LGBT Rights More Important Than Culture, Tradition, Says VP Joe Biden


In a statement that inspired pro-LGBT communities across the globe, Vice President Joe Biden declared Tuesday that gay and lesbian rights should be given more importance than national cultures and social traditions.

According to Politico, Biden was speaking to a group of U.S. and international gay rights activist when he made the bold statement. Biden, a potential 2016 contender, emphasized that the Obama administration is clear with its promotion of pro-gay policies and rights. Biden added that the current administration’s attitude does not only extend to the LGBT movement inside the U.S., but also to the gay and lesbian communities around the world.

In response to a growing number of international policies discriminating against gays and lesbians, most notably in Russia and Uganda, Joe Biden and other top White House officials corresponded with religious, human rights, and HIV health care activists and professionals.

There have been estimates that about 80 percent of all countries in the world enforce anti-gay policies and laws.

Addressing a crowd of around 100 guests at the Naval Observatory’s vice-presidential mansion, Biden said:

“I don’t care what your culture is. Inhumanity is inhumanity is inhumanity. Prejudice is prejudice is prejudice.”

Joe Biden has been one of the most prominent pro-gay politicians in the U.S., especially after he declared his support for gay marriage in 2012. In an interview with NBC’sMeet the Press, Joe Biden expressed that he was “absolutely comfortable” with the idea of gay marriage and that he found the growing acceptance of gay and lesbians across the country heartening.

“Look, I am vice president of the United States of America. The president sets the policy. I am absolutely comfortable with the fact that men marrying men, women marrying women, and heterosexual men and women marrying another are entitled to the same exact rights, all the civil rights, all the civil liberties. And quite frankly, I don’t see much of a distinction– beyond that.”
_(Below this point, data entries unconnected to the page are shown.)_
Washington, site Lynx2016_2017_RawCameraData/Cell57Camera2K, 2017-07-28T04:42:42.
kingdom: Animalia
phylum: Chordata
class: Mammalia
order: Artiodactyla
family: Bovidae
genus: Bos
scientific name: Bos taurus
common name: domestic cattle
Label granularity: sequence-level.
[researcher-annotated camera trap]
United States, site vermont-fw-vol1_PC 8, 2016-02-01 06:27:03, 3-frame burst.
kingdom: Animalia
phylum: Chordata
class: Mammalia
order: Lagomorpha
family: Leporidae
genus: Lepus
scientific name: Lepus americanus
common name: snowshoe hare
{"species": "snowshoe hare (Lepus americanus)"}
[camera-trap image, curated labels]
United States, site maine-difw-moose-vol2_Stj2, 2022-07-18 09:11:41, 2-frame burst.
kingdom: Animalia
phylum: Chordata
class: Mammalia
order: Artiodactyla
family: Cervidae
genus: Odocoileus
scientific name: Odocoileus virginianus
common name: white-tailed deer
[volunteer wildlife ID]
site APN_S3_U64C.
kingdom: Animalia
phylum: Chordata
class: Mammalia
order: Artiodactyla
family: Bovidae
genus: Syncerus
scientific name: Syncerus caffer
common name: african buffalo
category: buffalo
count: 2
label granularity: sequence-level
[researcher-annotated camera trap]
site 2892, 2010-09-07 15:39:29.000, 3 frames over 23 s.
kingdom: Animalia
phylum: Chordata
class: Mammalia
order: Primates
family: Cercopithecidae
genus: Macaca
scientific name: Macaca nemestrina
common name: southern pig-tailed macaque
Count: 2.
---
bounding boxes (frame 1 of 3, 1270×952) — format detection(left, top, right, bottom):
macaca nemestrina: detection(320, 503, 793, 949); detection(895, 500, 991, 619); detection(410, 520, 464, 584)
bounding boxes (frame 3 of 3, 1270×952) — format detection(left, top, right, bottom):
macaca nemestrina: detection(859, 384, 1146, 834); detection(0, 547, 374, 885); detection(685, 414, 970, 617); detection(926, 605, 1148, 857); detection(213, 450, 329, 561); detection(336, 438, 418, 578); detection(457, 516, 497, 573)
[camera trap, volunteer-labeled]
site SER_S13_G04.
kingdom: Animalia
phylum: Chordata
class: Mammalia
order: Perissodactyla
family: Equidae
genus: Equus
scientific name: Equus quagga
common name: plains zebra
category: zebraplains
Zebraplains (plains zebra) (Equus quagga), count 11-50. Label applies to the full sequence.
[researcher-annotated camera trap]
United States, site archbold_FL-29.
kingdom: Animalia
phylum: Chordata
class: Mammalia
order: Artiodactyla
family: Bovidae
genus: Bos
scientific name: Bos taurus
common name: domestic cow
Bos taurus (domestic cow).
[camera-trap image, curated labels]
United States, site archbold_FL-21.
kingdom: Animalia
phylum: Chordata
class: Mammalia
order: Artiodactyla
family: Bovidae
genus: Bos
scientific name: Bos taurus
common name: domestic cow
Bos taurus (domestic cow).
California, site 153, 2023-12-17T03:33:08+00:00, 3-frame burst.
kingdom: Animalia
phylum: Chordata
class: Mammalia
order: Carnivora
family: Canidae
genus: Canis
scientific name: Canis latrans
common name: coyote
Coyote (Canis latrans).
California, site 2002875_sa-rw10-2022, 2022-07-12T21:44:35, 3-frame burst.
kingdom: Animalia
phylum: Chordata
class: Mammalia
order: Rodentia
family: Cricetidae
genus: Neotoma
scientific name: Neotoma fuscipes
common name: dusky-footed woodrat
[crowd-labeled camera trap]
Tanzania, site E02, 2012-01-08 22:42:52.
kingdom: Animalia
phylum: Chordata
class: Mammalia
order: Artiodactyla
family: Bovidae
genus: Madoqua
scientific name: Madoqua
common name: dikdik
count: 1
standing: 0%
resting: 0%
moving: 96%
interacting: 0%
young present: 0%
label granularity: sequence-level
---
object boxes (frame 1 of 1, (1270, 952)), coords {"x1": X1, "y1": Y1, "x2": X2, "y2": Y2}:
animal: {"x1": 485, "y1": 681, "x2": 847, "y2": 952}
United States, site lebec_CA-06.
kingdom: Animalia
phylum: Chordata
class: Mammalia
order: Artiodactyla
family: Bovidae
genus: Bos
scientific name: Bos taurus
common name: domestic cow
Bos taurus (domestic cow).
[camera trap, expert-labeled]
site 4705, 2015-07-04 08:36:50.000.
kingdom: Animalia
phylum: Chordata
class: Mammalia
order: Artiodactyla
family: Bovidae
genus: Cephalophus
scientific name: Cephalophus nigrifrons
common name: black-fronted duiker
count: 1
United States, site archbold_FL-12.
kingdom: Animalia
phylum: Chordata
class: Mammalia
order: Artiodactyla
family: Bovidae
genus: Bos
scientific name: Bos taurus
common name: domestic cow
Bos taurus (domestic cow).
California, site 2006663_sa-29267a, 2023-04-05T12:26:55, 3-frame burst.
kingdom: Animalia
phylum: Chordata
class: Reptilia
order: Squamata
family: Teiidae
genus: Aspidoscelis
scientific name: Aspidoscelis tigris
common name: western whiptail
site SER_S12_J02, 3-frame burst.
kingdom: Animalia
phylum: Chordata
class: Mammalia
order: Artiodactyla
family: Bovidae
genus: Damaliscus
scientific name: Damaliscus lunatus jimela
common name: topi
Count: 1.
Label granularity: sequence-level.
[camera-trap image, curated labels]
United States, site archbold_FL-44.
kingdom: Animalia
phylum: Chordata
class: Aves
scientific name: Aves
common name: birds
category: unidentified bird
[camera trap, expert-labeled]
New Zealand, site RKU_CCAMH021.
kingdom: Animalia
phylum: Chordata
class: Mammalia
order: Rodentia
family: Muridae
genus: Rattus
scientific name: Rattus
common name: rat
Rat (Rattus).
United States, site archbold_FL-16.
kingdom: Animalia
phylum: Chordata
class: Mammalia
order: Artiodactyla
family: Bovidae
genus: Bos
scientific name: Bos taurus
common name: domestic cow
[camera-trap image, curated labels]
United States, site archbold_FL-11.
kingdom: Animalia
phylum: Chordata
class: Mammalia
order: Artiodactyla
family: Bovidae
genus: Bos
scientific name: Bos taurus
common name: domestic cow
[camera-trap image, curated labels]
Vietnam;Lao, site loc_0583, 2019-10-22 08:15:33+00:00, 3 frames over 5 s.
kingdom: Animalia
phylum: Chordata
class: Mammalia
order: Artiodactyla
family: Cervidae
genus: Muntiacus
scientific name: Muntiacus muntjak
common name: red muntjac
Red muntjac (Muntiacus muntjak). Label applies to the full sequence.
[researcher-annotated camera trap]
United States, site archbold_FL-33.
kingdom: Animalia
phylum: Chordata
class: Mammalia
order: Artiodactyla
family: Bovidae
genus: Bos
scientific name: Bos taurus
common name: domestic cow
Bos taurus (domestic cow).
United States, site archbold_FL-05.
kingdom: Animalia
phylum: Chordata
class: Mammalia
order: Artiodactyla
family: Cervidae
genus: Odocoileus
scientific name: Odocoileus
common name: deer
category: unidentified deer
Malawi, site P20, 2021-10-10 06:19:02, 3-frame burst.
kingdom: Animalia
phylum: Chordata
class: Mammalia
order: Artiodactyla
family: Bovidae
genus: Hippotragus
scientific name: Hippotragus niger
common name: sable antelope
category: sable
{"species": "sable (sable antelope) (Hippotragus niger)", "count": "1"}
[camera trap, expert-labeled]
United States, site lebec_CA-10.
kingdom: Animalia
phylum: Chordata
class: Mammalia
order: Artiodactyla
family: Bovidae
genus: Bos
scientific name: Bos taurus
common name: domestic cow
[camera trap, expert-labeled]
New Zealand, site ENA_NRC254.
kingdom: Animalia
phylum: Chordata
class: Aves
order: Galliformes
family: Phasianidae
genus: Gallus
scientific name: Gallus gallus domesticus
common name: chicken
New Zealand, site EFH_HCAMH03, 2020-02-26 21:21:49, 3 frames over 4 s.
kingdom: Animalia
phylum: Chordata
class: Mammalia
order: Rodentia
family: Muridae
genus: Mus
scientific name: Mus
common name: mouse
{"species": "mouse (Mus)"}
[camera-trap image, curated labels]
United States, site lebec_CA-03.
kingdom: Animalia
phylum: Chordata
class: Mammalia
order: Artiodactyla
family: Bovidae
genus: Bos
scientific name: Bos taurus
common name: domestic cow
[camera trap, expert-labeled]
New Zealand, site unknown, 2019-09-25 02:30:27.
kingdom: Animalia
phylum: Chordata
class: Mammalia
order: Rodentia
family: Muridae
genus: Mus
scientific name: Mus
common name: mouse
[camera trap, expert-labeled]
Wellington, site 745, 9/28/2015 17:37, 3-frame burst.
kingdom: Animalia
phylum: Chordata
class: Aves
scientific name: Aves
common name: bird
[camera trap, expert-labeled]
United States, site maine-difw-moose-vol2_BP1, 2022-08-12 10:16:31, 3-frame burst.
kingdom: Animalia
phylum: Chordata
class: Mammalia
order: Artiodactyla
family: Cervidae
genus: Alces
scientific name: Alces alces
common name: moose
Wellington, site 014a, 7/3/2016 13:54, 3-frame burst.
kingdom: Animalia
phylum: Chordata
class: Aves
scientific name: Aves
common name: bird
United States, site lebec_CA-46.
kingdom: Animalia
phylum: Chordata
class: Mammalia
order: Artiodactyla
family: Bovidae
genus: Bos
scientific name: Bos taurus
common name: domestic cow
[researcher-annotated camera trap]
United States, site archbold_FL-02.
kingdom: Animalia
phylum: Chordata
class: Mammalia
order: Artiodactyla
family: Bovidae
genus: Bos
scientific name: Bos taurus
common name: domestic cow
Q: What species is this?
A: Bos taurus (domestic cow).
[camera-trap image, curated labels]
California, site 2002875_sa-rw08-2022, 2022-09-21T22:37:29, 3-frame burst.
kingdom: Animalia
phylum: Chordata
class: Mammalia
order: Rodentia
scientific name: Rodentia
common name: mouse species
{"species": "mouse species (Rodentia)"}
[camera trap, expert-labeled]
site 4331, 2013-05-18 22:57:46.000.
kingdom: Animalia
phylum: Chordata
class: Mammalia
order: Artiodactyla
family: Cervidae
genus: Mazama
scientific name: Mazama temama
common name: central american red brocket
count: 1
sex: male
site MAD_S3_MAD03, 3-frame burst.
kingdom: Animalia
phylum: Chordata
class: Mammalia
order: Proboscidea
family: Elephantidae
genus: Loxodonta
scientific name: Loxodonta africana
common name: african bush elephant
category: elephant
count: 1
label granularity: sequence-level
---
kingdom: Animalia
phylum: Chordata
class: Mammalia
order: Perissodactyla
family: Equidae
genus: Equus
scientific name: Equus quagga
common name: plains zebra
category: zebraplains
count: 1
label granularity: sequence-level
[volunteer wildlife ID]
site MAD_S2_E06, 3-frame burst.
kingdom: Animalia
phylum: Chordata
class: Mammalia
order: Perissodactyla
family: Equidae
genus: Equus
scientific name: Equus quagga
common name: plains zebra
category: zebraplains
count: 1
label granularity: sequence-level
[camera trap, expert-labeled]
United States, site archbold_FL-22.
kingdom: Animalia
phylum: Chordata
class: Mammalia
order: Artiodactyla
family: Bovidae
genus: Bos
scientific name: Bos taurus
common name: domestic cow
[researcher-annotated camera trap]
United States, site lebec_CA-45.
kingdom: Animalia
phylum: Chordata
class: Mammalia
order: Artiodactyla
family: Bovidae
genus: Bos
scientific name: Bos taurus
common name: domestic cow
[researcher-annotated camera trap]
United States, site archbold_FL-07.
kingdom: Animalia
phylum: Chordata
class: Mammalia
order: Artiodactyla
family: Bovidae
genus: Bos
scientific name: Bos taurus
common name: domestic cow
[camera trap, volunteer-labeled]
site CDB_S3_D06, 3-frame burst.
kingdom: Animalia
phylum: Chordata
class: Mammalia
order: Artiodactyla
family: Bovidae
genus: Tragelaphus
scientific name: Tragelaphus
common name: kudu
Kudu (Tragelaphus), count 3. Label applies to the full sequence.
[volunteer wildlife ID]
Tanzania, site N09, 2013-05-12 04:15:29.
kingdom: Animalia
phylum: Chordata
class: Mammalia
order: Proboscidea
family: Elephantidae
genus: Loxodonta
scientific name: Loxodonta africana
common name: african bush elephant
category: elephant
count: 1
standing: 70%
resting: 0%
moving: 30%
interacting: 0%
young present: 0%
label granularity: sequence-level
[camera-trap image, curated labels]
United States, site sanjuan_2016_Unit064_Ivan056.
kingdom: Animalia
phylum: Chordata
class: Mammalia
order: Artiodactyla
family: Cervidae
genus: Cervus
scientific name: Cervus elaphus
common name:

Recently, the U.S government imposed visa bans against Ugandan officials who have been observed to encourage or enforce anti-gay policies in their home country. Last year, Uganda was the center of human rights controversy after President Museveni allowed the passage of the “Kill The Gays Bill” in the Parliament of Uganda. Last May, two Ugandan gay men, Kim Mikusa and Jackson Makusa, were the first to face charges of homosexuality in the country. Despite heavy warnings from Washington to Kampala, Ugandan president Museveni insisted on a country-wide persecution of gays and lesbians.